### RAW DATA
=== Section Start ===

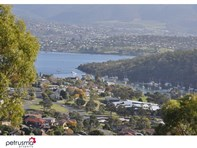Picture of 8 Fig Place, Geilston Bay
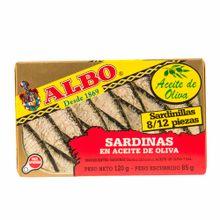 conserva-albo-sardinillas-en-aceite-de-oliva-lata-120-gr
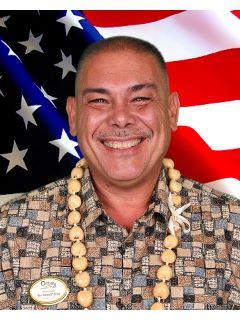 Ken Gines of CENTURY 21 All Islands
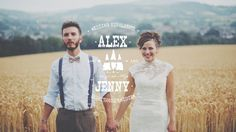 wildflowers, a pretty Summer meadow and a day busting with outdoor celebrations, love and laughter | Wedding Film by http://www.costasisterproductions.co.uk/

=== Section End ===

### DIRECTIONS FOR THIS TASK
An exact transcription of the listing is required, and it must contain no pictures.

### RESULT
Picture of 8 Fig Place, Geilston Bay
 conserva-albo-sardinillas-en-aceite-de-oliva-lata-120-gr
 Ken Gines of CENTURY 21 All Islands
 wildflowers, a pretty Summer meadow and a day busting with outdoor celebrations, love and laughter | Wedding Film by http://www.costasisterproductions.co.uk/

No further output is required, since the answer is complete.